Bepaalde informatie heeft tevens betrekking op derden waarvan de
openbaarmaking van de identiteit een afbreuk zou inhouden van de
persoonlijke levenssfeer van de derden op grond van artikel 6, § 2, 1° van
de wet van 11 april 1994. Het is dan ook absoluut noodzakelijk dat alle
informatie die kan leiden tot identificatie van de betrokkenen, dient te
worden verwijderd.”

Bij brief van 15 oktober 2014 bezorgt de FOD WASO aan de Commissie
de argumentatie die zij heeft ontwikkeld in haar brief van 13 oktober
2014 aan de heer Meeussen om haar weigering tot openbaarmaking van
bepaalde informatie te motiveren en verzoekt de Commissie om rekening
te houden met deze aanvullende motivering.
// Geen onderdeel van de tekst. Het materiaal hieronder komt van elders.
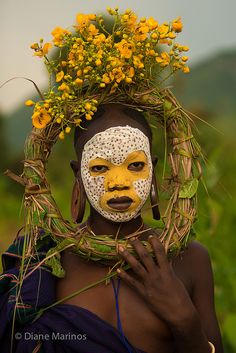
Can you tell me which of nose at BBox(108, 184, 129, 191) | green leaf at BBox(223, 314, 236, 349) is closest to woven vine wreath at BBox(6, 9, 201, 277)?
nose at BBox(108, 184, 129, 191)

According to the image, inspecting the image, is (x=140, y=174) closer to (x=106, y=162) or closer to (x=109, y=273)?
(x=106, y=162)

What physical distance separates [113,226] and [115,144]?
1.39 feet

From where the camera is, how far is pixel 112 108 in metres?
3.52

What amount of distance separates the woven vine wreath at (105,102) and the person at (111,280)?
0.10 ft

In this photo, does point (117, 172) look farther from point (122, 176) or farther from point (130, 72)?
point (130, 72)

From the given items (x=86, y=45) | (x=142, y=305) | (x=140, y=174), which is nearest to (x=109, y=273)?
(x=142, y=305)

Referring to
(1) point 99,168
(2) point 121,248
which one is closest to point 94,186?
(1) point 99,168

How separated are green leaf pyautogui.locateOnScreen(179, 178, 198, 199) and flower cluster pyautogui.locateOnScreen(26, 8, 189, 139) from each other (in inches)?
21.0

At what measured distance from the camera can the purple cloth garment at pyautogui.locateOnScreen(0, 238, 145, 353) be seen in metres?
3.40

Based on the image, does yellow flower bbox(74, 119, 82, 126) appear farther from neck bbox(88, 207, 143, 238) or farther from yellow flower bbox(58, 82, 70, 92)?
neck bbox(88, 207, 143, 238)

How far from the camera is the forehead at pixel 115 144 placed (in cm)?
339

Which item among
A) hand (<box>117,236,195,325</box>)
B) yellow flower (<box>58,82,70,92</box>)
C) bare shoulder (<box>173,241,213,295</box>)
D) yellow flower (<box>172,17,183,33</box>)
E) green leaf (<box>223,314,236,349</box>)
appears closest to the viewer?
hand (<box>117,236,195,325</box>)

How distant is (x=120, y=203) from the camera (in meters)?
3.39

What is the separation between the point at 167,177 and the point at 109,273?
1.90 ft
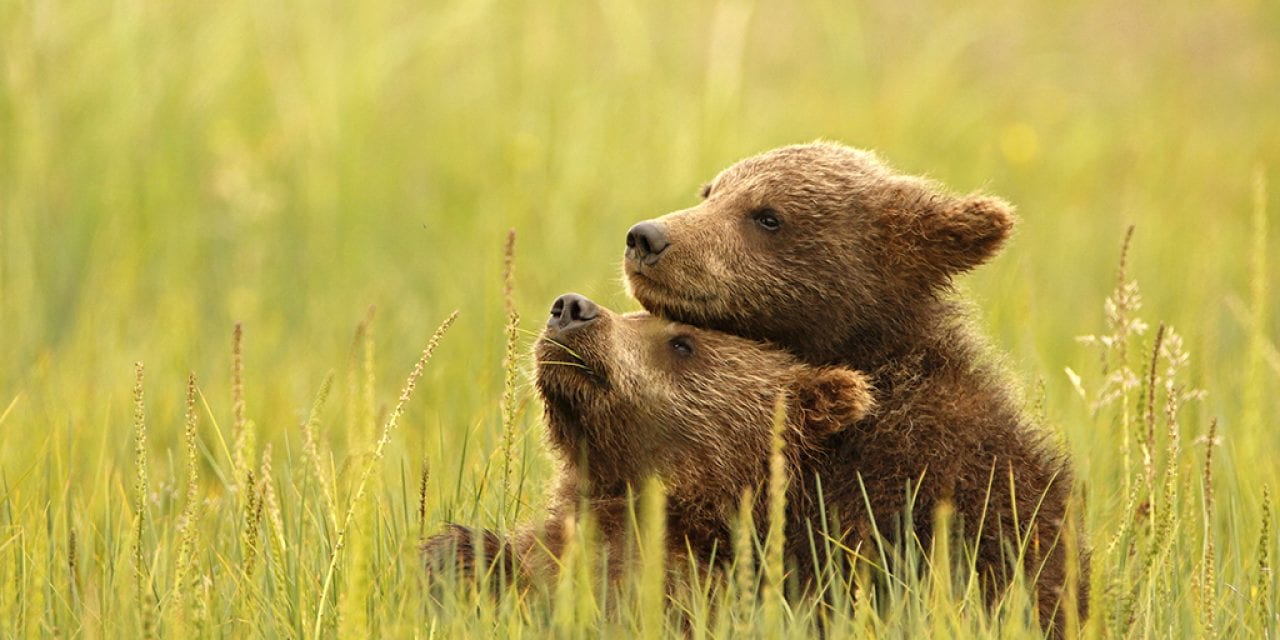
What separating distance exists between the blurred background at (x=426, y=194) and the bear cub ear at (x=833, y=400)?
0.84m

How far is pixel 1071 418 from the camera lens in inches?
236

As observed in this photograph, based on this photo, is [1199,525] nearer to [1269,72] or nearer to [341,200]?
[341,200]

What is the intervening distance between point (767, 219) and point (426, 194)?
14.4 feet

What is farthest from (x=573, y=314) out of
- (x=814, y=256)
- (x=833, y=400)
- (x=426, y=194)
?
(x=426, y=194)

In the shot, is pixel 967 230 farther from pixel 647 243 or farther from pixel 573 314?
pixel 573 314

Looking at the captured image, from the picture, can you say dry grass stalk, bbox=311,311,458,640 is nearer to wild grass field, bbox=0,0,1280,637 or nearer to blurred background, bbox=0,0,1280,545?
wild grass field, bbox=0,0,1280,637

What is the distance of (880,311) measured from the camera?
4949 millimetres

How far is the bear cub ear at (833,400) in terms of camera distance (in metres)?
4.27

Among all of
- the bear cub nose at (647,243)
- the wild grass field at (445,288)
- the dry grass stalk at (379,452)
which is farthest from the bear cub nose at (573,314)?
the dry grass stalk at (379,452)

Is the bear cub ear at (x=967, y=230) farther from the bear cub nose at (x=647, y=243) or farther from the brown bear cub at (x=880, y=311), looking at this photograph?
the bear cub nose at (x=647, y=243)

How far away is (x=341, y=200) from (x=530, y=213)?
39.4 inches

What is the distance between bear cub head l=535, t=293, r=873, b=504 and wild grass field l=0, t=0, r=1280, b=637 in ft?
0.68

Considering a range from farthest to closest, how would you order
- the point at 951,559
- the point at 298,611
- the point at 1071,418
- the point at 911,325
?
the point at 1071,418, the point at 911,325, the point at 951,559, the point at 298,611

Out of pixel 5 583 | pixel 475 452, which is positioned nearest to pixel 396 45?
pixel 475 452
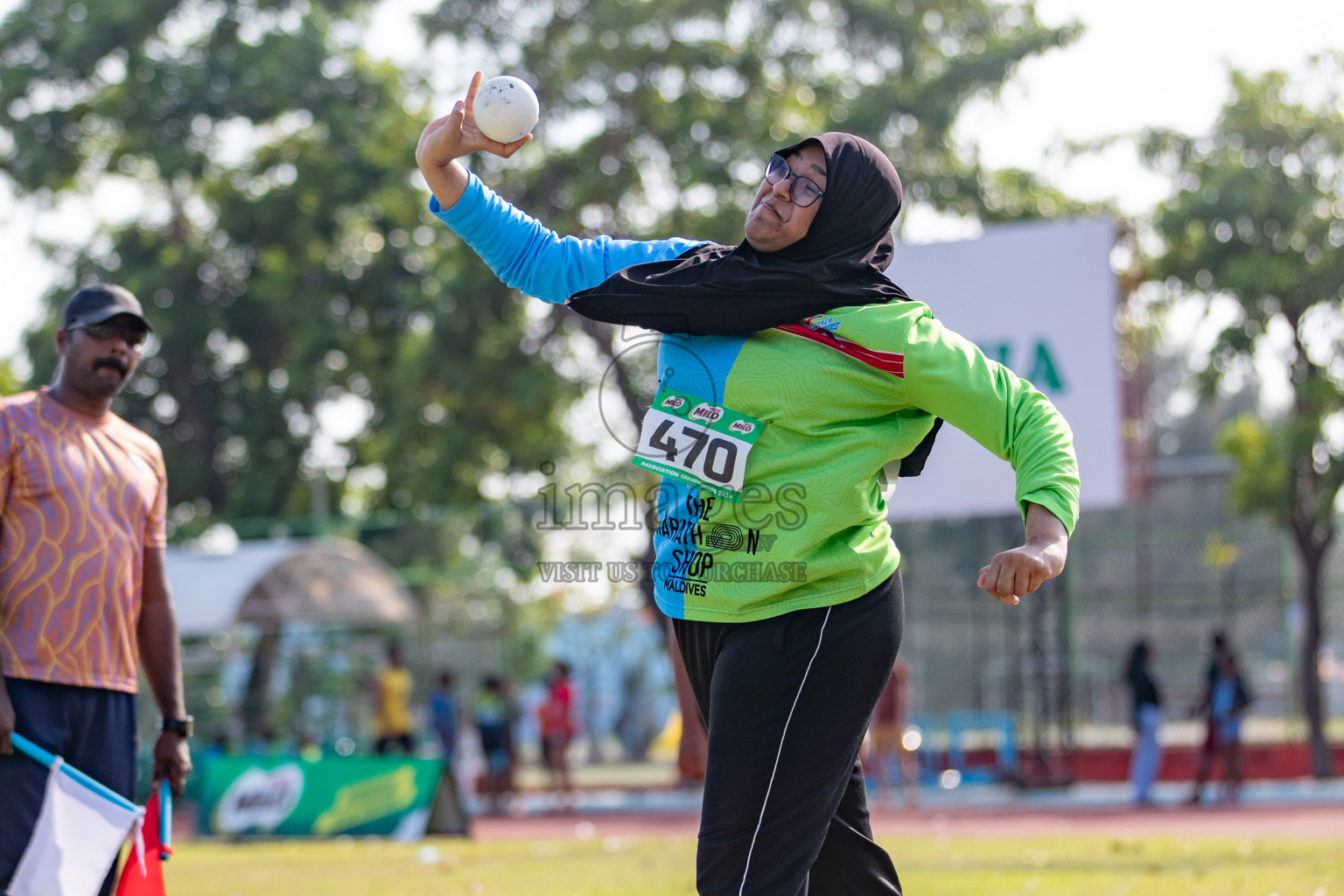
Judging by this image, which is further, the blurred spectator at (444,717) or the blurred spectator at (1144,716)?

Aan deze brief zijn een
aantal bijlagen gevoegd, waaronder de gevraagde informatie, evenwel
met weglaten van de informatie zoals de documenten aan de aanvrager
werden meegedeeld

   2. De ontvankelijkheid van de adviesaanvraag

De Commissie is van mening dat de adviesaanvraag ontvankelijk is. De
aanvrager heeft namelijk tegelijkertijd zoals artikel 8, § 2, van de wet van
11 april 1994 voorschrijft een verzoek tot heroverweging aan de
administratie en een verzoek om advies aan de Commissie gericht.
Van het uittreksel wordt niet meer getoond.